→ **Goal**
Rewrite the items from the beginning up to and including the line with "1.51 metres", putting "far" in place of "distant" and leaving everything else as it stands.
■ ■ ■ ■ ■ ■ ■
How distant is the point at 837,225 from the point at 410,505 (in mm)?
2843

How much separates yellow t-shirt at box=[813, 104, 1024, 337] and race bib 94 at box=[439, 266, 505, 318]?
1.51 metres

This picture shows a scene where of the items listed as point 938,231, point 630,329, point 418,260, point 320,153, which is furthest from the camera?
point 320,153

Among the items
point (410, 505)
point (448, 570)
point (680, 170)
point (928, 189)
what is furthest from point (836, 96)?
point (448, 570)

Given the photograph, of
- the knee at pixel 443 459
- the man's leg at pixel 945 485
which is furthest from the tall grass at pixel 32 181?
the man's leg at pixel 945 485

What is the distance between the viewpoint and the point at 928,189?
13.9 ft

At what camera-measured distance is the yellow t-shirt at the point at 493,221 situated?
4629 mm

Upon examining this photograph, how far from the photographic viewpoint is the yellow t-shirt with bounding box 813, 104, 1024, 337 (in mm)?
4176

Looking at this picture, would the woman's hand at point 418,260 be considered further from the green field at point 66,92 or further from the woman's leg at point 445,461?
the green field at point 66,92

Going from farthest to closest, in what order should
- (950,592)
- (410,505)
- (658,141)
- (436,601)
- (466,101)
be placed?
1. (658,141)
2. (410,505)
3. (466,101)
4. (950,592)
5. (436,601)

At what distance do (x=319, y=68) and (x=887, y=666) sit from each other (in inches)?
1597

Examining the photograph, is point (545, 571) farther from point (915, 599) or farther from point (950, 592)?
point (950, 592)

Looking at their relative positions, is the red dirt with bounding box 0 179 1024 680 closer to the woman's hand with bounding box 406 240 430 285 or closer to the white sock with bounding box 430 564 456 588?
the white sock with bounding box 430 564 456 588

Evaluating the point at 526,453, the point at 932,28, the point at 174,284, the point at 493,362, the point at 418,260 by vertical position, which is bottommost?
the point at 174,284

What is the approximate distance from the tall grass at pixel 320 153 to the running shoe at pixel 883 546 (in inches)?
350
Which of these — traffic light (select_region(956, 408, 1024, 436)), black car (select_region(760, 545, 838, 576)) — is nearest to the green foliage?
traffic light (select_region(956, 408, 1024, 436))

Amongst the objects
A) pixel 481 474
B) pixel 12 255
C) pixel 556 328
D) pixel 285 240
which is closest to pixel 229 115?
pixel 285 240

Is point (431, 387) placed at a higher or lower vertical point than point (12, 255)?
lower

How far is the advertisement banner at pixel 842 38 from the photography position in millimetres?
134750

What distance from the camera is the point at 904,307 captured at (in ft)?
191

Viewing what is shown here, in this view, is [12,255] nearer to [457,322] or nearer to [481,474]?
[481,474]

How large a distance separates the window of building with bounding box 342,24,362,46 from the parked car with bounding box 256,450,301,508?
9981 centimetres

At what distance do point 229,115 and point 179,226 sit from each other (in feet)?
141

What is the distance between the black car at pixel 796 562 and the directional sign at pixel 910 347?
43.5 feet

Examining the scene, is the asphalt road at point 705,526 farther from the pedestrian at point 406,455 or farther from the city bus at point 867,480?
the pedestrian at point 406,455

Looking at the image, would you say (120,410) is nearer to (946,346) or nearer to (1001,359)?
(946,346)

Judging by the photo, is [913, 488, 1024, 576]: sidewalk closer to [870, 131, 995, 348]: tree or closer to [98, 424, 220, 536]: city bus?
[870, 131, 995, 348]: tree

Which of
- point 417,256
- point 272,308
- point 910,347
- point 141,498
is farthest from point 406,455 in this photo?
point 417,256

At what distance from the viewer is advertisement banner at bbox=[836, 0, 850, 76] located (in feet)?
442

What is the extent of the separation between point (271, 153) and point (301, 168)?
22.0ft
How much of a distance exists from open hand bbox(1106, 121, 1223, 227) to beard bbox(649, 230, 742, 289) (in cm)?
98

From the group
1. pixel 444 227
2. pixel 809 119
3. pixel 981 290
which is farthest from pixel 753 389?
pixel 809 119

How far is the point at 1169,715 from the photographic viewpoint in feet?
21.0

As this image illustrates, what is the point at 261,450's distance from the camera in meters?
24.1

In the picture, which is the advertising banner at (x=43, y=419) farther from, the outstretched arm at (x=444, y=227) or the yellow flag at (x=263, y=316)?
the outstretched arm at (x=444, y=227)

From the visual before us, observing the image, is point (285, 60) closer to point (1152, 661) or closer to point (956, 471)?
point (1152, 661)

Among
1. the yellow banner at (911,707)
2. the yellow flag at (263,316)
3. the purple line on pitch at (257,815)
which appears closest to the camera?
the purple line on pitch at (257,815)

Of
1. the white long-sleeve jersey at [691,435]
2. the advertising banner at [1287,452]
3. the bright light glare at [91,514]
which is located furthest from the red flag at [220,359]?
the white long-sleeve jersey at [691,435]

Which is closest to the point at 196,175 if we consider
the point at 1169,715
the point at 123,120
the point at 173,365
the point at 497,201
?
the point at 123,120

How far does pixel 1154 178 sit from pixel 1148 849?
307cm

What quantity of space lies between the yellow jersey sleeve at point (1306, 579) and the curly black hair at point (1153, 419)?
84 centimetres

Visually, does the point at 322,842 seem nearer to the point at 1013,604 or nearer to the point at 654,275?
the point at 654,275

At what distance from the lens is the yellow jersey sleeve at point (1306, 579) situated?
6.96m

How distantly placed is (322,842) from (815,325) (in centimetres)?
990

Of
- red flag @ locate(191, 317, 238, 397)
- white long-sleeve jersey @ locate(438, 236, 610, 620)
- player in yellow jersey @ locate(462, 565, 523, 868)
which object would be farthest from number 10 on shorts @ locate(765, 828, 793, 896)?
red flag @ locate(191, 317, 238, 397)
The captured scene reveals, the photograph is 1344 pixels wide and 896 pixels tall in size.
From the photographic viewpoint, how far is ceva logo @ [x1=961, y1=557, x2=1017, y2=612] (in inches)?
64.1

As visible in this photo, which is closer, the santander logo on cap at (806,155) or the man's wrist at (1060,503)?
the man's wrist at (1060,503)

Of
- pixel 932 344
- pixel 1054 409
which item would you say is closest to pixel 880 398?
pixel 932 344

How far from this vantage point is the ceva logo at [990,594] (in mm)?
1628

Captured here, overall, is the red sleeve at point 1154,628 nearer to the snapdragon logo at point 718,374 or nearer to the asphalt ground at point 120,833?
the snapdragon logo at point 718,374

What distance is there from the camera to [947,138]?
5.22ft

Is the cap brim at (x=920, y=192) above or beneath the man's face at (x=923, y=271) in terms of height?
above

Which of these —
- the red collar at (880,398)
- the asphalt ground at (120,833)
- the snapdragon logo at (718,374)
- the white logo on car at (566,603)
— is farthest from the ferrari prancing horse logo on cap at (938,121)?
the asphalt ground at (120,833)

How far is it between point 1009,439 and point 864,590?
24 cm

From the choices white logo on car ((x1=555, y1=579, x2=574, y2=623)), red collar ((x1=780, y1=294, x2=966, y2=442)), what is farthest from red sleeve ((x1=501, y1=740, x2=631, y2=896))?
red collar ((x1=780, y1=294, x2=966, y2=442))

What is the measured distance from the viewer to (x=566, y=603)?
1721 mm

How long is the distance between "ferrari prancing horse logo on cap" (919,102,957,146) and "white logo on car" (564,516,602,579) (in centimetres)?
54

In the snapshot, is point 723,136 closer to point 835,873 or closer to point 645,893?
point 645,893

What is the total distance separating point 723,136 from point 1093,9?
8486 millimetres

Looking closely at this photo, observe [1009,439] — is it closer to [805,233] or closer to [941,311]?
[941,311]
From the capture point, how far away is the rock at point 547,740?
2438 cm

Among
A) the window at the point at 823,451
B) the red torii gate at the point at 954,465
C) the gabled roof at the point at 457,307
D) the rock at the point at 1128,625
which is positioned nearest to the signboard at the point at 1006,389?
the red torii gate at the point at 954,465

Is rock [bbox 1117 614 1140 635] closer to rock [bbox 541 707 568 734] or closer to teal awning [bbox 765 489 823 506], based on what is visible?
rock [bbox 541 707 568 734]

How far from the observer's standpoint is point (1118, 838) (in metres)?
■ ■ ■ ■ ■ ■ ■
→ **Result of this task**
How far is the point at 837,225 from the point at 410,505 (in mm)?
2843

How much separates yellow t-shirt at box=[813, 104, 1024, 337] and race bib 94 at box=[439, 266, 505, 318]?
1.51 metres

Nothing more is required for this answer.